**Task**
Turn the lines of the items below, starting at the line containing "Of the items given as" and ending at the line containing "Answer: man's right", into a Markdown table. Use the columns Row and Line, give each line its own numbered row, and leave out blank lines.

Data items:
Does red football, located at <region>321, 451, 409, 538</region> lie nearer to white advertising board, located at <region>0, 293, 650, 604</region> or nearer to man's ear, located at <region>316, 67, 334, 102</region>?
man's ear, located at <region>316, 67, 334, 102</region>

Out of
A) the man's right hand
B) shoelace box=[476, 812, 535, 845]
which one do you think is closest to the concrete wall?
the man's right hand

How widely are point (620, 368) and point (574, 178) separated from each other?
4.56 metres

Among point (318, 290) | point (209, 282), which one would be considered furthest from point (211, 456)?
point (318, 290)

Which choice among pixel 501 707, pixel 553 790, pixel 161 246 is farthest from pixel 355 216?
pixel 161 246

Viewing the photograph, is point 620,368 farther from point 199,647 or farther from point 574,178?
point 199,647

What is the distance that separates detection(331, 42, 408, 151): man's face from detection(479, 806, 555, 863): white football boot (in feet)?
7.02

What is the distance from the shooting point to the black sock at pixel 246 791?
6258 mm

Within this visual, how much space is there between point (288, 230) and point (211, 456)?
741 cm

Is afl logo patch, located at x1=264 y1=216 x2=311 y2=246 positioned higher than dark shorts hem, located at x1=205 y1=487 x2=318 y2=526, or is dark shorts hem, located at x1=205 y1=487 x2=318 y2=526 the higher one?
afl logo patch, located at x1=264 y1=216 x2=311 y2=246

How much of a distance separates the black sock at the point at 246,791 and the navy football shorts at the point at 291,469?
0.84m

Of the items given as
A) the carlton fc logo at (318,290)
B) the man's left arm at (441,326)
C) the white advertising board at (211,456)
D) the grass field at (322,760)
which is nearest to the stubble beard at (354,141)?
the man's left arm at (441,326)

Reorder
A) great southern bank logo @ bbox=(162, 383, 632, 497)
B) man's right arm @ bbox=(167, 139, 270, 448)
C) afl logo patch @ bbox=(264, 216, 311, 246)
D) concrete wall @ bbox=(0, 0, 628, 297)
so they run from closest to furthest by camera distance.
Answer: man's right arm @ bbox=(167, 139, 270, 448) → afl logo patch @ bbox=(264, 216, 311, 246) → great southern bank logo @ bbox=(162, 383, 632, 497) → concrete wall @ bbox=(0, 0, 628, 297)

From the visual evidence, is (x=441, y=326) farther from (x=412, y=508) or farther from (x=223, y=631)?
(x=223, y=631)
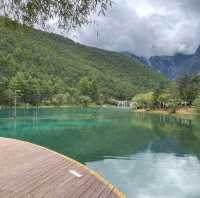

**Task answer**
| Row | Line |
|---|---|
| 1 | Of the items given as |
| 2 | A) the carlton fc logo at (318,290) |
| 3 | B) the man's left arm at (441,326) |
| 4 | C) the white advertising board at (211,456) |
| 5 | D) the grass field at (322,760) |
| 6 | which is nearest to the stubble beard at (354,141)? |
| 7 | the man's left arm at (441,326) |
| 8 | Reorder |
| 9 | A) great southern bank logo @ bbox=(162, 383, 632, 497) |
| 10 | B) man's right arm @ bbox=(167, 139, 270, 448) |
| 11 | C) afl logo patch @ bbox=(264, 216, 311, 246) |
| 12 | D) concrete wall @ bbox=(0, 0, 628, 297) |
| 13 | so they run from closest to furthest by camera distance. |
| 14 | Answer: man's right arm @ bbox=(167, 139, 270, 448) → afl logo patch @ bbox=(264, 216, 311, 246) → great southern bank logo @ bbox=(162, 383, 632, 497) → concrete wall @ bbox=(0, 0, 628, 297) |